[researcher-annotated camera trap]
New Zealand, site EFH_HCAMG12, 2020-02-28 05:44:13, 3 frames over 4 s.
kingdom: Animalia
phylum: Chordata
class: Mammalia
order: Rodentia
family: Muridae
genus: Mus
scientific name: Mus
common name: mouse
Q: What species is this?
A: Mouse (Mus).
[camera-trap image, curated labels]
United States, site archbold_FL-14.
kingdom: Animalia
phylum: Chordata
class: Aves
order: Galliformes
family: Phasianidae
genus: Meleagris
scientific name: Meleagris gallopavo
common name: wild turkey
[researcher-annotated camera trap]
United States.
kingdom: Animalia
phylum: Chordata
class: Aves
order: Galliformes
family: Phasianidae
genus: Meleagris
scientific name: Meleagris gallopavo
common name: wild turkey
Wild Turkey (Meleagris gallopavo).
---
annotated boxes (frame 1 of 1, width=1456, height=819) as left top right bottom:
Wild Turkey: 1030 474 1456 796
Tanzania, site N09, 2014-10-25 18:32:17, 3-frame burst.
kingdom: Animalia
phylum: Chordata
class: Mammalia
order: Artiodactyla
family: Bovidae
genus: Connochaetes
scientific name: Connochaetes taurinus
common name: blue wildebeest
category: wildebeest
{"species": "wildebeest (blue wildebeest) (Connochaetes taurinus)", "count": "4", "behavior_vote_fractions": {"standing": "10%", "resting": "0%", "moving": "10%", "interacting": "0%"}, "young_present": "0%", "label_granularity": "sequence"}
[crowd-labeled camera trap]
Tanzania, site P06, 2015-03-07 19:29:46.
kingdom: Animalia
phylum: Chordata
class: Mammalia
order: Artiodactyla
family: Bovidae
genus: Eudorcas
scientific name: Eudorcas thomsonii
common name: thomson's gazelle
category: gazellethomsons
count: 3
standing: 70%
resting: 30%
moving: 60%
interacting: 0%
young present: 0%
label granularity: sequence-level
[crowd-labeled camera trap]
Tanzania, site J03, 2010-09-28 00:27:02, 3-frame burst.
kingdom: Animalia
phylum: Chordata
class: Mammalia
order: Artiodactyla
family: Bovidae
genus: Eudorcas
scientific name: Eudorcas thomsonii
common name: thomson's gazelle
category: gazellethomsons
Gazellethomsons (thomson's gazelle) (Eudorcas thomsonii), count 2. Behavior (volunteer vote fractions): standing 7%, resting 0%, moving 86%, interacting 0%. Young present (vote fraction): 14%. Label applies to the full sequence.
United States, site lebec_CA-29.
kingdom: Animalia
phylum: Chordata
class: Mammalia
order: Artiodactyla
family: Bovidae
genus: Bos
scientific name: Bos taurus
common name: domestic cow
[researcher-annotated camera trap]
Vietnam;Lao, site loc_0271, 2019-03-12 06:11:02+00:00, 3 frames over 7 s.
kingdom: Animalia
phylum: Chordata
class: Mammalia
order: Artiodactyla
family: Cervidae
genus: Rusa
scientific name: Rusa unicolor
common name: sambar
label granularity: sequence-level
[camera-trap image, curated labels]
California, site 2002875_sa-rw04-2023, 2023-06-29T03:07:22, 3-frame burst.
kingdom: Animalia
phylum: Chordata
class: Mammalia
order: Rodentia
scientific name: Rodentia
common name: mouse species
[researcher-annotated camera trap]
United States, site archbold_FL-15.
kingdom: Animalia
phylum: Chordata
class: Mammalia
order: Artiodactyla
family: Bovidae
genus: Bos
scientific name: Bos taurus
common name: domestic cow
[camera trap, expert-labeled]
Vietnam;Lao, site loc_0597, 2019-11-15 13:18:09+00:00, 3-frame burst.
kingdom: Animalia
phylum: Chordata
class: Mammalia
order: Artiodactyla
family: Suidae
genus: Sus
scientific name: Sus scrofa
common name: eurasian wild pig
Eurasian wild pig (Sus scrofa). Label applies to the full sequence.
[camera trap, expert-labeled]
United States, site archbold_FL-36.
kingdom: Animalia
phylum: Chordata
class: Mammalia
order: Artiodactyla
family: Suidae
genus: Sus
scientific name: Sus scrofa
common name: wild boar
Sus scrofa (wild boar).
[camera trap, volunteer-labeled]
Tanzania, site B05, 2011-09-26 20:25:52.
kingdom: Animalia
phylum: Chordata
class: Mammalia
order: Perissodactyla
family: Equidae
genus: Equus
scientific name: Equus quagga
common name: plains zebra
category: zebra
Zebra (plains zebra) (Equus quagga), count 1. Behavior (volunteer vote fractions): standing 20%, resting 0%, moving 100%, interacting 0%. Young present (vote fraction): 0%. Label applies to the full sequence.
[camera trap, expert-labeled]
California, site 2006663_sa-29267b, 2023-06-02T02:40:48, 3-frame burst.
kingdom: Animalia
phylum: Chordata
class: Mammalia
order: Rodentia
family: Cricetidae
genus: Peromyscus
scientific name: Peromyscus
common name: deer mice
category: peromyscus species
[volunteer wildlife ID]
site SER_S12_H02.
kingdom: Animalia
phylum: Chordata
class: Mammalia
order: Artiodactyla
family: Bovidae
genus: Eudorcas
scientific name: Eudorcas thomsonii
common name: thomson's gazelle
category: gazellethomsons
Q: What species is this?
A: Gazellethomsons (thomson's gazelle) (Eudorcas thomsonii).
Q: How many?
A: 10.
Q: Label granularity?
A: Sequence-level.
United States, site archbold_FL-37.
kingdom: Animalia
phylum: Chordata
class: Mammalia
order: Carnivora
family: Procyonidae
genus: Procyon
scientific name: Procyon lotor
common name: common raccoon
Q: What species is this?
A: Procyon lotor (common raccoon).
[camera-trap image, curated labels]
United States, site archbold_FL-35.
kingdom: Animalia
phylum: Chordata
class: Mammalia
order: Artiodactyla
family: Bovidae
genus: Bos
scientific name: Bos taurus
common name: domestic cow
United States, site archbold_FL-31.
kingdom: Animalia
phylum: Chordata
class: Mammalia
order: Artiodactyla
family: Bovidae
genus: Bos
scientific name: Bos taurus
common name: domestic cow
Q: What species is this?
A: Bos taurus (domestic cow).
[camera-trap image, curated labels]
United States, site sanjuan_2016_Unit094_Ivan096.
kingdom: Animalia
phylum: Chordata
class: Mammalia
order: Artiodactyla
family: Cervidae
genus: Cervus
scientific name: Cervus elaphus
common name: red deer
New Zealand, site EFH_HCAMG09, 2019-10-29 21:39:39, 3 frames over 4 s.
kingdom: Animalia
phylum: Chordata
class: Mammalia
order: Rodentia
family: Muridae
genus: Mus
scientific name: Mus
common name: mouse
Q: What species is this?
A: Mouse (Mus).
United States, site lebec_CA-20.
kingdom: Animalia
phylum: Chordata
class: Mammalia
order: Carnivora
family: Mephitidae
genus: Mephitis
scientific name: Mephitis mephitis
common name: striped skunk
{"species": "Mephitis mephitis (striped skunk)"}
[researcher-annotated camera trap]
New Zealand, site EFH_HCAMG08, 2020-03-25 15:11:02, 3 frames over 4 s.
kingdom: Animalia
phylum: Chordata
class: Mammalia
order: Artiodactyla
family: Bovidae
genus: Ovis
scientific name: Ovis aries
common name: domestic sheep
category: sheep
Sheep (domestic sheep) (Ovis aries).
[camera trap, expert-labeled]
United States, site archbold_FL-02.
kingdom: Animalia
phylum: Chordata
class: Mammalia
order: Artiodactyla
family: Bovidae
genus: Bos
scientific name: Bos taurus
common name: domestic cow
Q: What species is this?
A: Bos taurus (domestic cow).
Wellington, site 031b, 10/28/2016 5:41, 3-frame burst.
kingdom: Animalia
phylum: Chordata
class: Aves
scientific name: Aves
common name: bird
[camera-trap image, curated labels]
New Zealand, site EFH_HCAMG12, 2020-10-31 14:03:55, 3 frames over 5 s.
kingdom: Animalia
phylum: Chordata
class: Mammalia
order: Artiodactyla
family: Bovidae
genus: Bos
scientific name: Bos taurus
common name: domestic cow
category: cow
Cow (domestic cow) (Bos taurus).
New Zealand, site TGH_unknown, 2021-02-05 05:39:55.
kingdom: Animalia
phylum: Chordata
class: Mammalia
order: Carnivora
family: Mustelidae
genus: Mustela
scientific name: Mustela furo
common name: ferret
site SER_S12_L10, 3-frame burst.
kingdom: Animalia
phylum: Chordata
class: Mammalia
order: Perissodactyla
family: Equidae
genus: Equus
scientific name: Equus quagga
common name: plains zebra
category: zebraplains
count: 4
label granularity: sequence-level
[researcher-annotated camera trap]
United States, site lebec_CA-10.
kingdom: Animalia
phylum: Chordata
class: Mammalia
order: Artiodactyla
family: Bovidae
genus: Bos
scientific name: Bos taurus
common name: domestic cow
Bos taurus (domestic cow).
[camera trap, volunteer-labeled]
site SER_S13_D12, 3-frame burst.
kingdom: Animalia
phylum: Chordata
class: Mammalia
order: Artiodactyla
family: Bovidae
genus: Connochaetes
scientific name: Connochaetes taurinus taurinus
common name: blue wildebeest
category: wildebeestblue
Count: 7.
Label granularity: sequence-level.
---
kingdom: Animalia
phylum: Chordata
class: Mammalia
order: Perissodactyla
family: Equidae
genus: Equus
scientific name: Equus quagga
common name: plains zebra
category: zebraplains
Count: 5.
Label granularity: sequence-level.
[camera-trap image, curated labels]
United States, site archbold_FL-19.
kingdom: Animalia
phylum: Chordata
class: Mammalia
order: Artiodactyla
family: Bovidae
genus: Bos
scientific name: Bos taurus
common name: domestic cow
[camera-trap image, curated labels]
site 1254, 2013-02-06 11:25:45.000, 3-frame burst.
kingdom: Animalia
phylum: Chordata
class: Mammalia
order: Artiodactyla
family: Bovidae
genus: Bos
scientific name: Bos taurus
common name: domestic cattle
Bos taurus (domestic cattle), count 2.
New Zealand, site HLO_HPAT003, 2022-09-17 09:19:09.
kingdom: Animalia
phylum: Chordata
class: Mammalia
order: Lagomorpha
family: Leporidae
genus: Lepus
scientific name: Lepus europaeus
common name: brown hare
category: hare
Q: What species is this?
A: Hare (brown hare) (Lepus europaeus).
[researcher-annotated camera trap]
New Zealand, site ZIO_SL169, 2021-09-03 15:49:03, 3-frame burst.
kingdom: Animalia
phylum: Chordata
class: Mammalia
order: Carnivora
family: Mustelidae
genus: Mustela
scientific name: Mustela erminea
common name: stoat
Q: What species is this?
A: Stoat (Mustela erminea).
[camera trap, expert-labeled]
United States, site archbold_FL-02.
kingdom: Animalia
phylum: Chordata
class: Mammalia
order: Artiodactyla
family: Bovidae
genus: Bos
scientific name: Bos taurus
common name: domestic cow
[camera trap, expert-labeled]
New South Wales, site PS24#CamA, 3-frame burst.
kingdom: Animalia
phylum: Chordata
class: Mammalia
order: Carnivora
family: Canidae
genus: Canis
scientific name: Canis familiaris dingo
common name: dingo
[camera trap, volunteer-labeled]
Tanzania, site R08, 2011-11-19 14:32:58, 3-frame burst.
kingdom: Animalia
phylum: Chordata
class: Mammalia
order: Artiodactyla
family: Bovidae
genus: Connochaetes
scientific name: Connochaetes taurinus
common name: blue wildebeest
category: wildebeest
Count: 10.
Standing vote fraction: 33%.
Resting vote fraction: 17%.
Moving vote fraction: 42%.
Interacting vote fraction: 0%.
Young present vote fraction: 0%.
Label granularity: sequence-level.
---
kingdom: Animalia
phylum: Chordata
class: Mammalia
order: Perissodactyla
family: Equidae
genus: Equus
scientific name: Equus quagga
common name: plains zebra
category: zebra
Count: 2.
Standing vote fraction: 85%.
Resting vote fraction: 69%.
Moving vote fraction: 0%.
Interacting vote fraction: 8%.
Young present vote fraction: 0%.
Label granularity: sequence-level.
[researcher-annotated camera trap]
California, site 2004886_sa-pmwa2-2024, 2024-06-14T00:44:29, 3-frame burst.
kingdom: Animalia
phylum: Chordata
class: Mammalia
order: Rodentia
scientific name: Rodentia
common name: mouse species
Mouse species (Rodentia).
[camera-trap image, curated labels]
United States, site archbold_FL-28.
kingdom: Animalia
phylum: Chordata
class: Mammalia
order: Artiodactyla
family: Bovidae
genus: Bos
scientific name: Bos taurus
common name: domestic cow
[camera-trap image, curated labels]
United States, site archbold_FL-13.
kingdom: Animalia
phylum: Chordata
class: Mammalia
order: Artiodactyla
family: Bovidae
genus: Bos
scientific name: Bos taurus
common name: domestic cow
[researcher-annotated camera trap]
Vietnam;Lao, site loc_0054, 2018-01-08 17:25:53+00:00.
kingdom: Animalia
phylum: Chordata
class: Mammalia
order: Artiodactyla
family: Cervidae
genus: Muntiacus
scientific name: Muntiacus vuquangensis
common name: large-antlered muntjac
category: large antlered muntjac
● ● ● ●
→ About this task: Copy out all lines of the material containing the word "taurinus".

→ Problem solution:
scientific name: Connochaetes taurinus
{"species": "wildebeest (blue wildebeest) (Connochaetes taurinus)", "count": "4", "behavior_vote_fractions": {"standing": "10%", "resting": "0%", "moving": "10%", "interacting": "0%"}, "young_present": "0%", "label_granularity": "sequence"}
scientific name: Connochaetes taurinus taurinus
scientific name: Connochaetes taurinus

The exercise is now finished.